Nutrition Information:
Peter Patterson says
I made this dinner for my 13 year old son and he enjoyed it….he ask me when again i will be making it
Zena says
If only i could click a link to import the items to my favorite grocery store and check out – i can have delivered or even go and pick them up.
ImmaculateBites says
Sorry we don’t have that option at this time.
Aisha says
I’ve been trying to perfect Mac n cheese for years. In my family/culture Mac n cheese at dinners is everything and if you screw It up people won’t stop talking about how horrible it was. This recipe changed the game, raised my chef status and now everyone wants to eat the Mac n cheese I’m bringing!! Thanks for this recipe!! You’re making magic in your kitchen and ours!
ImmaculateBites says
This warms my heart!Thanks for taking time out to share this us . Enjoy
Diane Sawyer says
This was the best Mac n cheese that I’ve ever had
ImmaculateBites says
Am so thrilled ! Thanks so much!!
Alesia says
I’ve tried so many different recipes and this was by far the best – moist, tasty, the creole seasoning sets it on a different level, etc.
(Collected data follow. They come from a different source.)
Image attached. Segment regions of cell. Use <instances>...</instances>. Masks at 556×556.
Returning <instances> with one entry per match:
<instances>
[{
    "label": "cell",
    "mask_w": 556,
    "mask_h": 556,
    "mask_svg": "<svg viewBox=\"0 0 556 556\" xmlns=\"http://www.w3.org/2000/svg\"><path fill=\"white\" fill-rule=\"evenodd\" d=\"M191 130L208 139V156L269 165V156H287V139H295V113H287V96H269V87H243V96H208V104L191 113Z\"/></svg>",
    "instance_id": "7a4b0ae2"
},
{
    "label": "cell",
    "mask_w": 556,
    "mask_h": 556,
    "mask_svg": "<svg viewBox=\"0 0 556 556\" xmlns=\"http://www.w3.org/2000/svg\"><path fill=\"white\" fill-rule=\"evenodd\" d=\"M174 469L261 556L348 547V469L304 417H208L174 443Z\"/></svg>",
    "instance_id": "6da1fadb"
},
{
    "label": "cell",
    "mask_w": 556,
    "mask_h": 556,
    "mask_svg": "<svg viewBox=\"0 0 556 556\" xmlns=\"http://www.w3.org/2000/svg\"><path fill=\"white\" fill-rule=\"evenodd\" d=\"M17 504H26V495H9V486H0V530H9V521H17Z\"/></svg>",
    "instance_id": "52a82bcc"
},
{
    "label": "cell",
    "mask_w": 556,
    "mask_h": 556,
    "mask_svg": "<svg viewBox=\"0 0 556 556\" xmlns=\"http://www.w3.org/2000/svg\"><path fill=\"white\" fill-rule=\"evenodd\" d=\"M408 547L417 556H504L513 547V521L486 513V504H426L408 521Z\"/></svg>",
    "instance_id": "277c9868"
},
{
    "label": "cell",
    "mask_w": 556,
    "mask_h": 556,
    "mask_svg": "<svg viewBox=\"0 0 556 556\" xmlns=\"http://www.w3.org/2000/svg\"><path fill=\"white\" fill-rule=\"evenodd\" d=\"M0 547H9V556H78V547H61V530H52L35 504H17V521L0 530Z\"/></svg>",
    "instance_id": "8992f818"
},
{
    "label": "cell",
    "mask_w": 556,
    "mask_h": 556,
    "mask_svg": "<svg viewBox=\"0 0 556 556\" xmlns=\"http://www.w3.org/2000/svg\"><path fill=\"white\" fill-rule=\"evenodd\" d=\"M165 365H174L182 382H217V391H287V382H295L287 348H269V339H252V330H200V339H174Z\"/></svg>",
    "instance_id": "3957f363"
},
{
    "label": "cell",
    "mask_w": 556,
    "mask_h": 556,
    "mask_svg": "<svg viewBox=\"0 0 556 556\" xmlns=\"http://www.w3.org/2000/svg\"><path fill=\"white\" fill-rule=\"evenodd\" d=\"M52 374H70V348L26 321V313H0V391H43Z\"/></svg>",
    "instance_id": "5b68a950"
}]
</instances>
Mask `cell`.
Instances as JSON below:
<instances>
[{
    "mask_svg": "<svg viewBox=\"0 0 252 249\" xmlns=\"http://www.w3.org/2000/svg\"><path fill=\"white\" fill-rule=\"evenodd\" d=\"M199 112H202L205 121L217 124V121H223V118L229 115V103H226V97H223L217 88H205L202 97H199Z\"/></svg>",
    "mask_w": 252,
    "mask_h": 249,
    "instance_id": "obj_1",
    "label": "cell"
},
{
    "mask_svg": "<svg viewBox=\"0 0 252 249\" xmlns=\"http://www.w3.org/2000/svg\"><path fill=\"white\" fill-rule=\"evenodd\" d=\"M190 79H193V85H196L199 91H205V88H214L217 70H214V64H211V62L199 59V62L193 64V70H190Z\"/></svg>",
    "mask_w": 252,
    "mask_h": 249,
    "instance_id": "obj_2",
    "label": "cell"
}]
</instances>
I did add a 4th cheese – shaved parmesan, for a more gooey texture and elevated taste, and I did pepperjack cheese as my jack cheese. But wonderful recipe!
ImmaculateBites says
Great Additions ! Thanks for sharing with us.
Sarah W says
So I tried but had to substitute the half and half (Half and half and heavy cream were sold out at the supermarket that I went to). The Mac and cheese didn’t have that creamy texture…sigh… I will however try this recipe again when I get my hands on the heavy cream.
ImmaculateBites says
Sorry to hear about that. Add 1/4 cup more of milk for an extra creamy texture .
Bkhuna says
I grew up in the deep South. In the last 60 years I’ve eaten countless servings of Mac & Cheese at church suppers and meat and threes. I don’t want to rain on your parade, but most Southerners don’t make a roux. Egg’s plus evaporated milk form the “custard” that is what defines Southern Mac & Cheese.
Tiffany says
What difference does adding the egg make?
ImmaculateBites says
The purpose of the egg is to create a custardy type of texture.
Kyle says
Can I make in a 2-quart dish?
ImmaculateBites says
Yes you sure can.
Jess says
Best Mac n Cheese I’ve ever made! I ended up tripling the recipe for a large group. Will definitely make it again!